> Selected excerpt:
— begin —
In this verse translation of Perceval; or, The Story of the Grail, Ruth Harwood Cline restores to life the thematically crucial Arthurian tale of the education of a knight in his search for the Holy Grail.

Cline's translation, faithful to the highly synthetic, deliberately ornate nature of medieval French, follows Perceval from his home in Wales, through his rich and raucous adventures as a member of the fraternity of knights, to his climactic meeting with the Fisher King. Paralyzed by his first glimpse of the Grail, Perceval fails to save the ailing king. Distraught, the knight begins a new quest for the Grail, a journey on the road of penitence and faith. Perceval's venture, the true test of his knighthood, ends without conclusion; the death of author Chrétien de Troyes left unsaid and undetermined the success of Perceval's quest.

A true tour de force. . . . Cline gives us the best tool English has had to date for appreciating the earliest literary version of the well-born boor and habitual near-rapist who never knew when to speak and when to hold his peace and who, consequently, cannot get the Grail in his grasp.

Capital Translator's Newsletter

An admirable, flowingly readable translation. It lilts gracefully along, most winningly, through all its lines. Cline's translation and excellent introduction to Perceval will reward either the scholar of the genre or one who reads it simply from delight in Arthurian lore.

—Edmund Fuller, Wall Street Journal

Cline deserves high praise for ingenuity and sheer courage . . . She is primarily interested in imparting a feeling for Chrétien as a master storyteller.

Translation Review

The translation itself is a remarkable blend of accuracy and ingenuity and offers the reader a much more vivid sense of medieval verse narrative than do prose translations. Chevilles are no commoner than in the original and stylistic infelicities are mercifully few. In short, the translation is well worth reading.

French Studies

Cline succeeds in bringing out the liveliness and subtlety of Chretien's final (and uncompleted work).


Cline never sacrifices essential meaning for the demands of her poetic form.


About the Author/Editor

CHRÉTIEN DE TROYES (1135?–1191?) was a French poet and trouvère. He is widely regarded as the creator of the literary genre known as the Arthurian romance, and the originator of the heroic medieval character Lancelot.
— end —
> Exercise data:
— begin —
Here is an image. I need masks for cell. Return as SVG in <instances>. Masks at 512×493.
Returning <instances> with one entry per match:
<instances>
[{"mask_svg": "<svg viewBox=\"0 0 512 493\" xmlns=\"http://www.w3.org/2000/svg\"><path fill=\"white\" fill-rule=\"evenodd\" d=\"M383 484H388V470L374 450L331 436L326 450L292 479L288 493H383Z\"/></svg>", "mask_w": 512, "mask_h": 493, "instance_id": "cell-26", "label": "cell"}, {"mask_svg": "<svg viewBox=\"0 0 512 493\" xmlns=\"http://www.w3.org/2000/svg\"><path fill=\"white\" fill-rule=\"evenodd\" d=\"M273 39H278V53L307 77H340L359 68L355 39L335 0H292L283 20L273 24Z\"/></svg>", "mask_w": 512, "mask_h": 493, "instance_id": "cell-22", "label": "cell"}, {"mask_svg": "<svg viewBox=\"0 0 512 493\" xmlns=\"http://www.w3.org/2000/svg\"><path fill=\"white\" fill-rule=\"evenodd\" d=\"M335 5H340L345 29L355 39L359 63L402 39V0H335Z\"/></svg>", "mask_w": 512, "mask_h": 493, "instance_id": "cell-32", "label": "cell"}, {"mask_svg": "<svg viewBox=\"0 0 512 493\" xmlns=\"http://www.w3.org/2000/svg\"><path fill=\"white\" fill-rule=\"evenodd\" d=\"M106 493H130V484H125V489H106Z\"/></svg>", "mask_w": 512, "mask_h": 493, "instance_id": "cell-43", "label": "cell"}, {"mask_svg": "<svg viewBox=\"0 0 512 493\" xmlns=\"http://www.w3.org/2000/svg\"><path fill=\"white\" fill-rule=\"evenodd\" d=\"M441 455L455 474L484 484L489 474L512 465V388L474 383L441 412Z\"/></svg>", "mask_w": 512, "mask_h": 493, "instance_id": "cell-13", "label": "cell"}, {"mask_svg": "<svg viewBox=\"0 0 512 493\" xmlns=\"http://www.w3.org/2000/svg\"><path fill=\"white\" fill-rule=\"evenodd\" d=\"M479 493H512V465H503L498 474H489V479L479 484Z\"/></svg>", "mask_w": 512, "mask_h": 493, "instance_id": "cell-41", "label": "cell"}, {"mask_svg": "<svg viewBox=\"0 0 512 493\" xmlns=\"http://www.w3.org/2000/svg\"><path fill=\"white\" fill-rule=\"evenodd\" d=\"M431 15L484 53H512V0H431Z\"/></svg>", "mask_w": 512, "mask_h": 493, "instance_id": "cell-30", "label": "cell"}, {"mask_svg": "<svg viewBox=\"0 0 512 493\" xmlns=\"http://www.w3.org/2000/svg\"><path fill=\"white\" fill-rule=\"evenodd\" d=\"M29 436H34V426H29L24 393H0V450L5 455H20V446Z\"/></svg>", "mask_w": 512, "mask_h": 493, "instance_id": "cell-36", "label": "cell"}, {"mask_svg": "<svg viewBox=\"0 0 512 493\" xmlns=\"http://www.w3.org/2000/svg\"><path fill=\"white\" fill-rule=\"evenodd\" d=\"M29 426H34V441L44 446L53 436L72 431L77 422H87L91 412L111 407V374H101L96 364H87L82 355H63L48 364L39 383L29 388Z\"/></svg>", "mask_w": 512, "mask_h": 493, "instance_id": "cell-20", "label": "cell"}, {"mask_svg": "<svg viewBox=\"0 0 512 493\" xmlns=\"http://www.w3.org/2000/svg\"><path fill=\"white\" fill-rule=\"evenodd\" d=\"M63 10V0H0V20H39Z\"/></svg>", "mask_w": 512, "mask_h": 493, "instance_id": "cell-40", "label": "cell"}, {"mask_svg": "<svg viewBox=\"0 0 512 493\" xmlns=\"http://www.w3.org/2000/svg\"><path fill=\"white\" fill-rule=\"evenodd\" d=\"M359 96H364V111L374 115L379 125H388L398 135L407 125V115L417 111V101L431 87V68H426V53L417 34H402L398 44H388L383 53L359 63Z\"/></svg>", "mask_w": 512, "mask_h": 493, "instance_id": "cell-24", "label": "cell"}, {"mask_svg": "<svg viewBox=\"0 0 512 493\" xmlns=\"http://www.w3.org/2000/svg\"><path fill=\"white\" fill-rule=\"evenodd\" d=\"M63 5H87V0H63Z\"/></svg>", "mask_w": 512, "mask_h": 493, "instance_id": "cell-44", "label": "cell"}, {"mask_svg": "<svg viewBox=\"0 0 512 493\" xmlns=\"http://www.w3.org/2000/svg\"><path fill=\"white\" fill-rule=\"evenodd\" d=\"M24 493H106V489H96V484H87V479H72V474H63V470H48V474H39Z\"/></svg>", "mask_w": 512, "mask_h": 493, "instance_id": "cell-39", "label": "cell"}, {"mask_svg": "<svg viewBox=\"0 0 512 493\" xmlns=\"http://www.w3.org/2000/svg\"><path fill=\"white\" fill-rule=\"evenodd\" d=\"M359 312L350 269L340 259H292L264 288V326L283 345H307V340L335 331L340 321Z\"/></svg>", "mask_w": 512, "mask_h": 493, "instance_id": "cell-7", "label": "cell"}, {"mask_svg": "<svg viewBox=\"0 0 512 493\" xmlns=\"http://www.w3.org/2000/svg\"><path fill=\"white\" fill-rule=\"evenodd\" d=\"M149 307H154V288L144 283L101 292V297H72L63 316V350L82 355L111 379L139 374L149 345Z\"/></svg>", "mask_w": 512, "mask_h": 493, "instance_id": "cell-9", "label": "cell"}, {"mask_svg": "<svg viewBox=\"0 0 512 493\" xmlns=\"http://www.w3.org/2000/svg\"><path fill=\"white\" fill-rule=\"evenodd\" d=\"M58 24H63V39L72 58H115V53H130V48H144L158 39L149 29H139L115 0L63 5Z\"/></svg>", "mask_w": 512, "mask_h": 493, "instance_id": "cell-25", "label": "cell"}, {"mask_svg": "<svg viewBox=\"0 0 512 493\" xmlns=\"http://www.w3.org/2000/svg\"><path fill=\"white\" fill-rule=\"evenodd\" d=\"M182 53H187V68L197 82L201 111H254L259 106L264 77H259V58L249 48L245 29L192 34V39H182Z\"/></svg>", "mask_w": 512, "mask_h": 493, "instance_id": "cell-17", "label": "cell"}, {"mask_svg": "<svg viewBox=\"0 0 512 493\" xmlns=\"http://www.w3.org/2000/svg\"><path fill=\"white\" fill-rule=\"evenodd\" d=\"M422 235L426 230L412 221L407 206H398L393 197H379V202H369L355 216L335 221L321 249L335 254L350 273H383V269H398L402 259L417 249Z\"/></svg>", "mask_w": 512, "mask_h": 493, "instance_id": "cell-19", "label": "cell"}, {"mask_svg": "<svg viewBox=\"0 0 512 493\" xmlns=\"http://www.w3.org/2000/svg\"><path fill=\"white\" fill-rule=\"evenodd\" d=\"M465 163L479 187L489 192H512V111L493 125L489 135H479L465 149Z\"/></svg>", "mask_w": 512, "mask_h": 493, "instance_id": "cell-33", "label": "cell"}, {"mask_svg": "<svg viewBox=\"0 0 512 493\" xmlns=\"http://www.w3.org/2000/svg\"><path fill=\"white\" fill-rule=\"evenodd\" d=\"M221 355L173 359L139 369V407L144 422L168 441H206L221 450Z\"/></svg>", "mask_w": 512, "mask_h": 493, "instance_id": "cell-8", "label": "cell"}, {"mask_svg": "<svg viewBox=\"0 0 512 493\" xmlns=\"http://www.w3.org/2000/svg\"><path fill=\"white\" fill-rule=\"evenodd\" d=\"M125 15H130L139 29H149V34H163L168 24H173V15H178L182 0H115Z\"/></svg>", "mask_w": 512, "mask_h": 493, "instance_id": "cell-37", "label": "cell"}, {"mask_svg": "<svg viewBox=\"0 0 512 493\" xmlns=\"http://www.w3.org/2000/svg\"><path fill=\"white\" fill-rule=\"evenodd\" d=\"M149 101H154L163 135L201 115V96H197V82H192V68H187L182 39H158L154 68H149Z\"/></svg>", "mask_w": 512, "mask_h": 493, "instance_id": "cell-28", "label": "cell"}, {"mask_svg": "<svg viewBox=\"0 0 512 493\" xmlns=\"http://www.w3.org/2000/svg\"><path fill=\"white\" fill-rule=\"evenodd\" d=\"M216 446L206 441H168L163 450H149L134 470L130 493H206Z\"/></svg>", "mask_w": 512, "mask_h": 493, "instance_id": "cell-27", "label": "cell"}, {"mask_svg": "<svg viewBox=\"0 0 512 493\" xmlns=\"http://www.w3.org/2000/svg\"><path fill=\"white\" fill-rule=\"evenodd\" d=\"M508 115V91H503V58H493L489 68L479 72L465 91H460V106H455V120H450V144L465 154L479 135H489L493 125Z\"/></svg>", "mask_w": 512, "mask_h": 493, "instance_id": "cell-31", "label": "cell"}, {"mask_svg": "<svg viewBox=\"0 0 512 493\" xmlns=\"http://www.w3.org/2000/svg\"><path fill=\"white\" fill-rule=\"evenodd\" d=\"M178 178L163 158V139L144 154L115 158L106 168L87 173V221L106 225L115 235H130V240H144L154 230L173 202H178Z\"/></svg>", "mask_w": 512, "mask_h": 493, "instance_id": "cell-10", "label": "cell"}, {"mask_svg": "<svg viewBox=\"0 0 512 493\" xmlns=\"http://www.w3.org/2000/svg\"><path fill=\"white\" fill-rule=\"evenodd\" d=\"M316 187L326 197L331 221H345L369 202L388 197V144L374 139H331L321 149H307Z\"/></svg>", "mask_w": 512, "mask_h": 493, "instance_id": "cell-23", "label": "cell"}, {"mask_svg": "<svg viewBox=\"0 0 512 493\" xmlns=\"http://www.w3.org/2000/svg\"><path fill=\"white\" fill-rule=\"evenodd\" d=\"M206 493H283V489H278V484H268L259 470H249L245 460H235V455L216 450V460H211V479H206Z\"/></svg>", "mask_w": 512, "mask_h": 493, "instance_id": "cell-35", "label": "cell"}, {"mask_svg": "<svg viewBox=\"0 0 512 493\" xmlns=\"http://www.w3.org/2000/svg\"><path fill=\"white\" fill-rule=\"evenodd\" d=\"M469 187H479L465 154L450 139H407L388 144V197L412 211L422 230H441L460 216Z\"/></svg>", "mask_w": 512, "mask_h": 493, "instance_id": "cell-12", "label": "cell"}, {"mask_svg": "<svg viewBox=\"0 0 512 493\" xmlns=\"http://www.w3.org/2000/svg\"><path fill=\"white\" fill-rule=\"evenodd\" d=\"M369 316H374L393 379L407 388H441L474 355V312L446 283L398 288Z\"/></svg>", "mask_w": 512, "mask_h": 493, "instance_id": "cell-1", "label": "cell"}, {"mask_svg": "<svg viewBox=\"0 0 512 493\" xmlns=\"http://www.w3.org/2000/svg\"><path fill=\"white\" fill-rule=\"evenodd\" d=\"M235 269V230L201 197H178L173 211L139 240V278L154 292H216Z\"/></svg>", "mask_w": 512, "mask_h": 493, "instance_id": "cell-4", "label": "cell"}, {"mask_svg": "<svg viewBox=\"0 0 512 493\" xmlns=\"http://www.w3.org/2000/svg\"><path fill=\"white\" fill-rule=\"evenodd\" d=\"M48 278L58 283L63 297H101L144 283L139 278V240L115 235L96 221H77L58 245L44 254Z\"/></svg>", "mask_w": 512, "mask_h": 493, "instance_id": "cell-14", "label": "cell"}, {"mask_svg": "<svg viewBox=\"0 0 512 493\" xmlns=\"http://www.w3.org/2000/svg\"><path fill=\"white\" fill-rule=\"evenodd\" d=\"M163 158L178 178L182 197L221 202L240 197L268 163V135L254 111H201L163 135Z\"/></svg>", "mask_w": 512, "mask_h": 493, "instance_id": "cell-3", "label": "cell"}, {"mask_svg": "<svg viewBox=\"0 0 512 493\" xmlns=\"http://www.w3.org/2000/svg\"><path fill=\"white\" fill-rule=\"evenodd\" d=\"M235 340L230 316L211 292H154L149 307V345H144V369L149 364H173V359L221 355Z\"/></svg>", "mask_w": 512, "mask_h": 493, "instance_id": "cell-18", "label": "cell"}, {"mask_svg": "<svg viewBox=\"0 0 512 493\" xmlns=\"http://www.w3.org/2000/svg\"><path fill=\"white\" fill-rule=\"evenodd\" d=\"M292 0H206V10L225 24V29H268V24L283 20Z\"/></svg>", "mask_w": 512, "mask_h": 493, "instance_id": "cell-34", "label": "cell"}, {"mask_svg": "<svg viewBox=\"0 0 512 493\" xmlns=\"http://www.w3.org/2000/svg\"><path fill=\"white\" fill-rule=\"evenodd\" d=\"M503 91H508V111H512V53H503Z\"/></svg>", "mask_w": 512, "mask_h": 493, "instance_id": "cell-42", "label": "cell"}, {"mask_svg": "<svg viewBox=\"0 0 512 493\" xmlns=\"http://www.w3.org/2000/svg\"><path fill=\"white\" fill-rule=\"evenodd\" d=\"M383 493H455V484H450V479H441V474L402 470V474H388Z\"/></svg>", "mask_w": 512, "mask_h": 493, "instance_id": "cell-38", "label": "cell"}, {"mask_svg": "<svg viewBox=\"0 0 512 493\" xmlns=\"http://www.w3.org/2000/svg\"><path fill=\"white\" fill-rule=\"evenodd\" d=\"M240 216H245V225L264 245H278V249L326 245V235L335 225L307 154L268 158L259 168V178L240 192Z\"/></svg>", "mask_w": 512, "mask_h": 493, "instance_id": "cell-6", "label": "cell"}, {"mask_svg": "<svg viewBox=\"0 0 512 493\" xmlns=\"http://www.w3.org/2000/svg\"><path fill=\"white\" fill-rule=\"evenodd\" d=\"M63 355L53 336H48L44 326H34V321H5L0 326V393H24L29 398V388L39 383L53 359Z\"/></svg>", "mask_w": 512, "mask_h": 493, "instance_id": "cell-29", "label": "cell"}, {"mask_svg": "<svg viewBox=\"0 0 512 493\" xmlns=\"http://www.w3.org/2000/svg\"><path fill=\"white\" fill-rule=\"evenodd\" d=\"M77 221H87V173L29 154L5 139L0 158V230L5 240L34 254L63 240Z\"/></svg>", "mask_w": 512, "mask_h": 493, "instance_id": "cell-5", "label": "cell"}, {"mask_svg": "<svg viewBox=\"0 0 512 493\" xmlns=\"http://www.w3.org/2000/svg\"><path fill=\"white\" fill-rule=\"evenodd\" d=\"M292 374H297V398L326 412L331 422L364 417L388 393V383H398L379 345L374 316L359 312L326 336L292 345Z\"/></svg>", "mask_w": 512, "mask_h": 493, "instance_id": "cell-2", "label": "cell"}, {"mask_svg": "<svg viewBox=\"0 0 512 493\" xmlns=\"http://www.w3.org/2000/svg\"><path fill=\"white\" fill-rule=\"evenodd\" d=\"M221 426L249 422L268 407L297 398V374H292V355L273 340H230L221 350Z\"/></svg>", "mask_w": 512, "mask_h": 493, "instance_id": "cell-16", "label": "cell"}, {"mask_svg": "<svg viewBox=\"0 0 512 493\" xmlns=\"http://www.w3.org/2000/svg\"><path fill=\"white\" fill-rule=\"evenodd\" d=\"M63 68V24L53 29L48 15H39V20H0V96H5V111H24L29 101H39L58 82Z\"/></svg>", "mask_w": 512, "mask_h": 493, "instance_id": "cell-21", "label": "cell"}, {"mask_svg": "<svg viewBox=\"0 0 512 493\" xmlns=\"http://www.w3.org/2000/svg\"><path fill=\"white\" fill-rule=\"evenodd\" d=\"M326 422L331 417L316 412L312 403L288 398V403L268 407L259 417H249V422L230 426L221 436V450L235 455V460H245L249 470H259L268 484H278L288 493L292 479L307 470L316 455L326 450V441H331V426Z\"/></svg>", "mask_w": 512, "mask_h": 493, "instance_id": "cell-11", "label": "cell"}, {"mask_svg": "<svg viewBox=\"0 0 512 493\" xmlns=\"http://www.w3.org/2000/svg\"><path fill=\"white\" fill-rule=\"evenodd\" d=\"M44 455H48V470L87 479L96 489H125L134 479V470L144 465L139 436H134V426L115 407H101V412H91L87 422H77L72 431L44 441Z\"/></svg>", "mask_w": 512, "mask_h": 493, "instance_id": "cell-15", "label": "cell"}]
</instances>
— end —
> Instruction A:
Output the portion of the text on the Perceval translation starting at "French Studies" and ending at "her poetic form.".
> Instruction B:
Locate each line of the entries that contains the string "instances" and copy it.
The text and the entries come from unrelated sources.

> Full output A:
French Studies

Cline succeeds in bringing out the liveliness and subtlety of Chretien's final (and uncompleted work).


Cline never sacrifices essential meaning for the demands of her poetic form.

> Full output B:
Here is an image. I need masks for cell. Return as SVG in <instances>. Masks at 512×493.
Returning <instances> with one entry per match:
<instances>
</instances>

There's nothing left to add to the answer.